Governor commissions review of agent’s firing
IOWA CITY — Gov. Terry Branstad appointed a former Iowa Supreme Court justice on Friday to independently review the firing of a criminal investigator who was removed from duty days after complaining about the governor’s speeding vehicle.
Seeking to quell a political furor, Branstad asked former Chief Justice Louis Lavarato to examine the firing of Larry Hedlund, a special agent in charge with the Division of Criminal Investigation, and issue a report. The governor said he ordered the review of Hedlund’s accusations that his firing was retaliation for filing an internal complaint about the speeding incident.
“Iowans may continue to have questions and doubts about the allegations made until they know the whole story. I want Iowans to know the truth,” Branstad said in a statement. “Former Chief Justice Louis A. Lavarato is a respected and impartial statesman, and will offer a fresh, independent review of this matter.”
Branstad maintained that any retaliation claims against him were unfounded. Last week, he defended Hedlund’s firing during a news conference and heatedly denounced “false accusations” of retaliation. The governor had called the Iowa Department of Public Safety’s firing of Hedlund “fair and just” and said the disciplinary investigation was independently conducted.
But critics have used the case to raise questions about the governor’s management and special treatment for government officials. The incident also led to revelations that 3,218 license plates for government vehicles in Iowa, including the governor’s SUV, aren’t on record with law enforcement and therefore avoid traffic camera tickets. Branstad also has ordered a review of that practice.
Troy Price, executive director of the Iowa Democratic Party, said the timing of Hedlund’s firing was suspect and questions about it could have been avoided had the matter been handled differently.
“This is just more waste, more taxpayer dollars being spent to investigate something that doesn’t need to be investigated,” he said. “The governor just needs to take responsibility and move on, but he refuses to do that.”

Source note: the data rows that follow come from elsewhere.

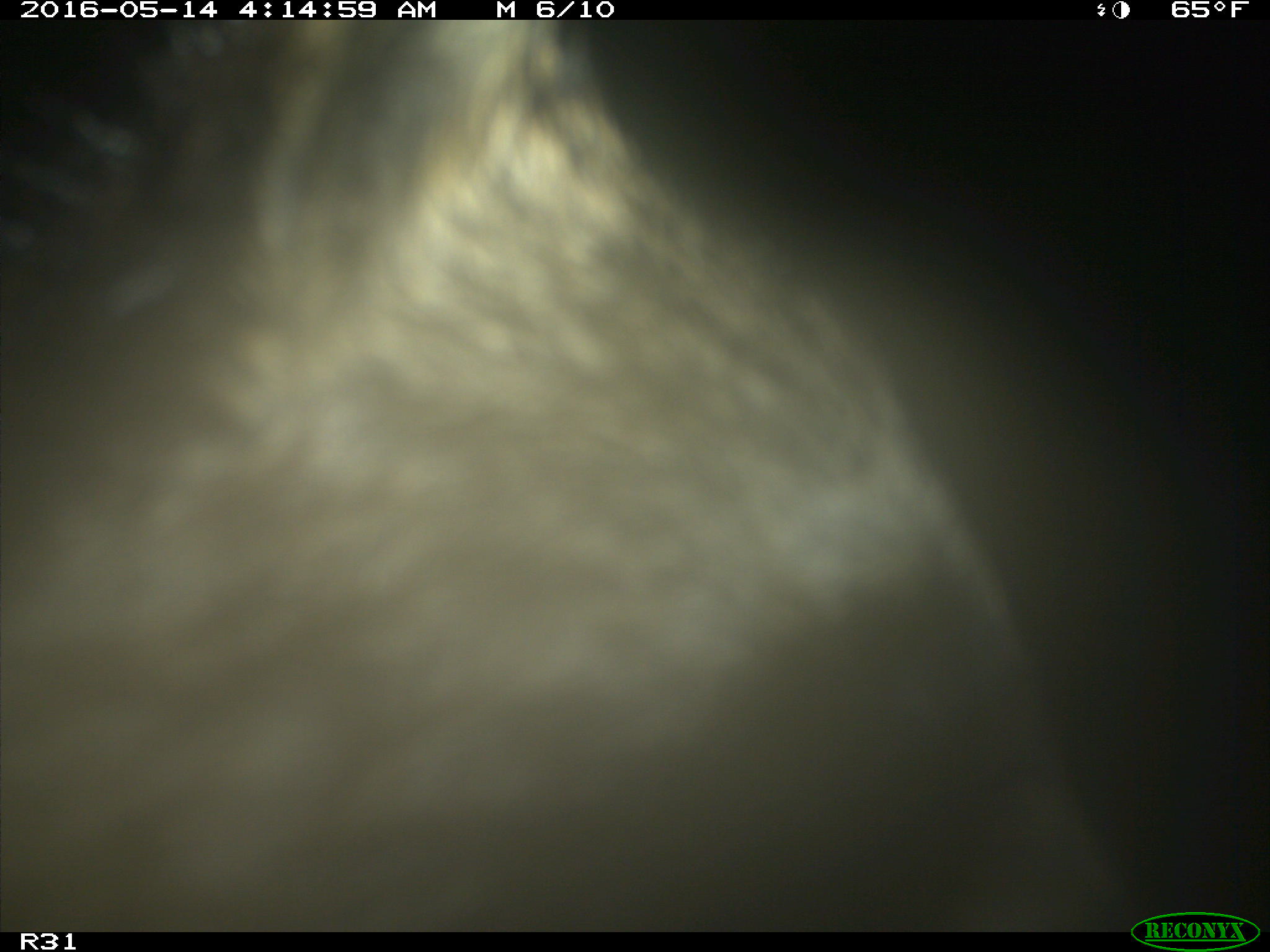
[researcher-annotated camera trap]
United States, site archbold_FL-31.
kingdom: Animalia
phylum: Chordata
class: Mammalia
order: Carnivora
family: Procyonidae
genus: Procyon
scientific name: Procyon lotor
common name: common raccoon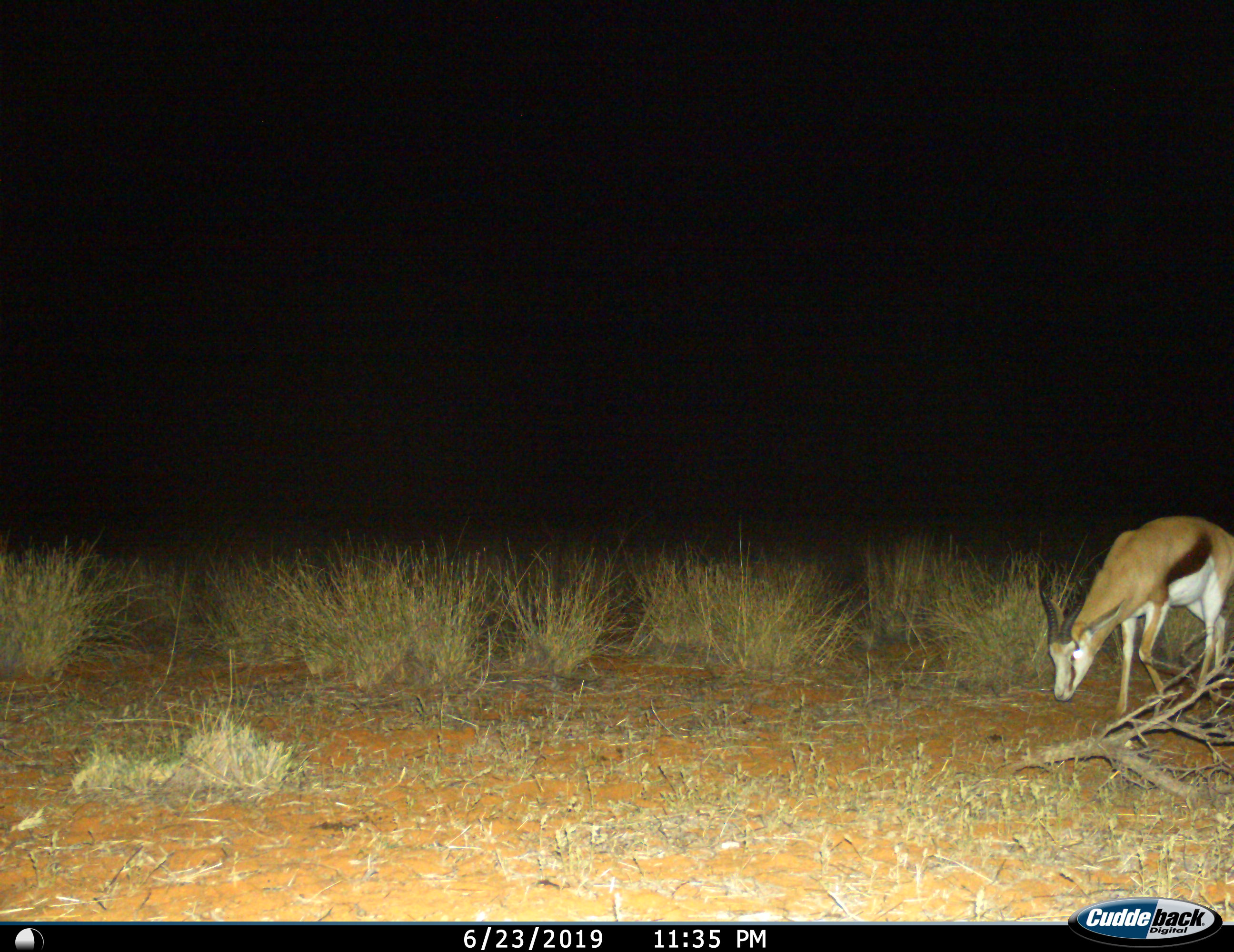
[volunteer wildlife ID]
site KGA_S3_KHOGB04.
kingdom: Animalia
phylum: Chordata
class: Mammalia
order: Artiodactyla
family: Bovidae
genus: Antidorcas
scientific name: Antidorcas marsupialis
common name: springbok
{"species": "springbok (Antidorcas marsupialis)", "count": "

Hedlund reported that the governor’s SUV zipped past him on a highway April 26 doing “a hard 90” and called a dispatcher to send a trooper to investigate. The Chevy Tahoe was clocked traveling 84 mph in a 65-mph zone. After racing to catch up, trooper Matt Eimers ended the pursuit after seeing the vehicle was being driven by fellow trooper Steve Lawrence, who was transporting Branstad and Lt. Gov. Kim Reynolds.
Hedlund filed a complaint April 29, warning Public Safety Commissioner Brian London that the pursuit endangered safety and that the governor should not be considered above the law. DCI Director Chari Paulson responded by asking Hedlund why he was driving his state vehicle on a vacation day, and within days the 25-year veteran was placed on administrative leave.
Hedlund, who said he had worked part of that day, had no prior discipline and was known as a sharp investigator, winning a 2008 award for assisting crime victims.
DPS fired Hedlund last week for what it called unbecoming conduct, which included sending “negative and disrespectful” emails in which he criticized Paulson’s policies and leadership to subordinates. Hedlund, 55, has pledged to file a wrongful termination lawsuit.
The department has also launched a review of the actions of Eimers and Lawrence after audio and video of the incident was released this month. Branstad has said that review should be completed this week.
In his letter appointing Lavarato, Branstad said he’s asked state employees to cooperate with the investigation, and that Lavarato has “complete autonomy” to conduct interviews and request documents as needed. Branstad appointed Lavarato to the high court in 1986, and he served for 20 years, retiring in 2006. Lavarato was chief justice for the final six years.
Hedlund and his attorney, Tom Duff, have not accused Branstad of personally retaliating against him. They allege that Hedlund’s DPS superiors did so. They also say they are not aware of any personnel complaints being filed against Hedlund before the speeding incident, as Branstad claims.
Hedlund said Friday it was too soon for him to respond to the development, and that he would need to consult with Duff. The two are reviewing a 500-page disciplinary report, considered confidential under Iowa law.
Branstad last week called on the two to release the report, saying it would show Hedlund was fired for the good of the department — but they hadn’t received the document by then.